Re: Really bad insert performance: what did I do wrong?
От | scott.marlowe |
---|---|
Тема | Re: Really bad insert performance: what did I do wrong? |
Дата | |
Msg-id | Pine.LNX.4.33.0302211049090.17876-100000@css120.ihs.com обсуждение исходный текст |
Ответ на | Re: Really bad insert performance: what did I do wrong? (Kevin White <kwhite@digital-ics.com>) |
Ответы |
Re: Really bad insert performance: what did I do wrong?
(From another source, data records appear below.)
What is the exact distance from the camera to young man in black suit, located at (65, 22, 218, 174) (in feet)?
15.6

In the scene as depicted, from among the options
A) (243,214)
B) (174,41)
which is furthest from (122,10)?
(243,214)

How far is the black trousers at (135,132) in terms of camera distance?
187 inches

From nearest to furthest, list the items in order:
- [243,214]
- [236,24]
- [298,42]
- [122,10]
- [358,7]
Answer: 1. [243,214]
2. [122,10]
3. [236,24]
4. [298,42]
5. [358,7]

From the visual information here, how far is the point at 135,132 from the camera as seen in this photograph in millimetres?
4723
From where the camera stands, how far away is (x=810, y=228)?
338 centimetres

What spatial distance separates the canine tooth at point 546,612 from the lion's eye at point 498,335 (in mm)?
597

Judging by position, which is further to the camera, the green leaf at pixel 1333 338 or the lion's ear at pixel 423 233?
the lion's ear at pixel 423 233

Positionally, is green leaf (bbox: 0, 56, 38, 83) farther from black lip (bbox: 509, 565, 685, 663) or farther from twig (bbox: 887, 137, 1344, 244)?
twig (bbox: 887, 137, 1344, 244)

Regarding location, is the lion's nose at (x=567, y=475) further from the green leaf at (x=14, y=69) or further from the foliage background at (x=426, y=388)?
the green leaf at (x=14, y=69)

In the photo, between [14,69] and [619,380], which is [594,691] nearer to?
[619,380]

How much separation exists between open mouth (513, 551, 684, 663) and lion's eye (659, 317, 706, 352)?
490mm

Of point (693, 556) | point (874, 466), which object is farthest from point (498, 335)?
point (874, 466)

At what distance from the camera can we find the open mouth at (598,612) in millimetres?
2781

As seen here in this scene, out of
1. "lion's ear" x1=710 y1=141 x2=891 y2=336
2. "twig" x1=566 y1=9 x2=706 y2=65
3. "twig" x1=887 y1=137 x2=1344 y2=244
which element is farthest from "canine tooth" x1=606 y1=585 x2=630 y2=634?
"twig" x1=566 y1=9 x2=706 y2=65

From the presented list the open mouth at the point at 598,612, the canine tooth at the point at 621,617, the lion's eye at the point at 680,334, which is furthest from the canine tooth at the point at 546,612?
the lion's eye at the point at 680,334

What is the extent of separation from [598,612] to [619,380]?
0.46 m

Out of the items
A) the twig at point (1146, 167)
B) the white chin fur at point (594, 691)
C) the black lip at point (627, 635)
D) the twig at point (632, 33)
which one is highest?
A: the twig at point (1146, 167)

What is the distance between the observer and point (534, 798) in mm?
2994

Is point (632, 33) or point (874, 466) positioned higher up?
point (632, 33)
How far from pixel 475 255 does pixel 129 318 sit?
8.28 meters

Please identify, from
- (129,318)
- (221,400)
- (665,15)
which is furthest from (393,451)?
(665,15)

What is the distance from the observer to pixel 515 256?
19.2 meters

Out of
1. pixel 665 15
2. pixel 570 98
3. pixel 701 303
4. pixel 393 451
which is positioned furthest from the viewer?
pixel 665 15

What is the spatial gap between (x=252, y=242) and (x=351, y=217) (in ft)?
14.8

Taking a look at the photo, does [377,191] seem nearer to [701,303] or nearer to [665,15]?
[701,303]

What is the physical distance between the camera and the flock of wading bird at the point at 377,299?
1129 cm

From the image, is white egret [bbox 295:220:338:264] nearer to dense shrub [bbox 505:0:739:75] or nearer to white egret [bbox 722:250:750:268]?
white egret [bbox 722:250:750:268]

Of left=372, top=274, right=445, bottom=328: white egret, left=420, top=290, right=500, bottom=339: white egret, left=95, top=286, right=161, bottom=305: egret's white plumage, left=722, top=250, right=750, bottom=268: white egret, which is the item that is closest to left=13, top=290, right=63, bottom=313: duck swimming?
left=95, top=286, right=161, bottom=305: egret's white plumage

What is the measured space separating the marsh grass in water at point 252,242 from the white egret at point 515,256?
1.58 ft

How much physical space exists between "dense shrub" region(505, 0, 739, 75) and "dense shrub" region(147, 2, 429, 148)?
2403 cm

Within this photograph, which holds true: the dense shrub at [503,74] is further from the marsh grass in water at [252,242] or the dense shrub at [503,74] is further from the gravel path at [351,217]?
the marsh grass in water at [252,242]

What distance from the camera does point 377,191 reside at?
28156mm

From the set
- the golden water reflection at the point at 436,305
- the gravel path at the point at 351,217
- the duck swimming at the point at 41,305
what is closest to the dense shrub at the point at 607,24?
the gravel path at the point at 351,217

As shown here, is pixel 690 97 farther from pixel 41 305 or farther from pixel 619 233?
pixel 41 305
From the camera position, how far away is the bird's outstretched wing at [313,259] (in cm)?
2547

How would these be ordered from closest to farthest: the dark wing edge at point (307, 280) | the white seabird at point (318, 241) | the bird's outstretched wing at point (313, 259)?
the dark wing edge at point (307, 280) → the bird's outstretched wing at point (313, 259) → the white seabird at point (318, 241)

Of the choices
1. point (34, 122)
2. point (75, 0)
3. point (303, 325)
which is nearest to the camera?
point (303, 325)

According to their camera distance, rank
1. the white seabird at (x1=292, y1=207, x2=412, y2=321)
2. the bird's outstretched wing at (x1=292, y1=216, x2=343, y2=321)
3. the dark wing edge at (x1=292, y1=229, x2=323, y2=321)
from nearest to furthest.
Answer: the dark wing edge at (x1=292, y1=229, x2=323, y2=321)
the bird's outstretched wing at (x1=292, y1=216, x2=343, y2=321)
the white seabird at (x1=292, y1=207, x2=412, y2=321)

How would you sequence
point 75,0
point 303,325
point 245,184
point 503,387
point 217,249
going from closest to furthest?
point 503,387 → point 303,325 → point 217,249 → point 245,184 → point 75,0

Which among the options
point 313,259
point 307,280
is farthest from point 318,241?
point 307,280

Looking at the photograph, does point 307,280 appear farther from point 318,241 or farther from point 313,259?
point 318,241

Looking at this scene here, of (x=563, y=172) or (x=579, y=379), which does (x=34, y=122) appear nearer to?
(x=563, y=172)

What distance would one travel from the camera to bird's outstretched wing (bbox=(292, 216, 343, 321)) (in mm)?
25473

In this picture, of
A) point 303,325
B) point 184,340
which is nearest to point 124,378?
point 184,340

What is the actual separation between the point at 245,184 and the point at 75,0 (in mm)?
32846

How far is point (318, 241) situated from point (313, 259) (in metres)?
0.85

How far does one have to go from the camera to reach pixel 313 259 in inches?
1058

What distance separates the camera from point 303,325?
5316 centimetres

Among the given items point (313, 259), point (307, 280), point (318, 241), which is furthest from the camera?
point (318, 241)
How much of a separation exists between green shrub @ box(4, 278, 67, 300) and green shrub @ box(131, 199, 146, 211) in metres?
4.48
Re: Really bad insert performance: what did I do wrong? |
Список | pgsql-performance |
OK, I'm gonna make a couple of observations here that may help out. 1: sun's performance on IDE hardware is abysmal. Both Solaris X86 and Solaris Sparc are utter dogs at IDE, even when you do get DMA and prefetch setup and running. Linux or BSD are much much better at handling IDE interfaces. 2: Postgresql under Solaris on Sparc is about 1/2 as fast as Postgresql under Linux on Sparc, all other things being equal. On 32 bith Sparc the chasm widens even more. 3: Inserting ALL 700,000 rows in one transaction is probably not optimal. Try putting a test in every 1,000 or 10,000 rows to toss a "commit;begin;" pair at the database while loading. Inserting all 700,000 rows at once means postgresql can't recycle the transaction logs, so you'll have 700,000 rows worth of data in the transaction logs waiting for you to commit at the end. That's a fair bit of space, and a large set of files to keep track of. My experience has been that anything over 1,000 inserts in a transaction gains little. 4: If you want to make sure you don't insert any duplicates, it's probably faster to use a unique multi-column key on all your columns (there's a limit on columns in an index depending on which flavor of postgresql you are running, but I think it's 16 on 7.2 and before and 32 on 7.3 and up. I could be off by a factor of two there.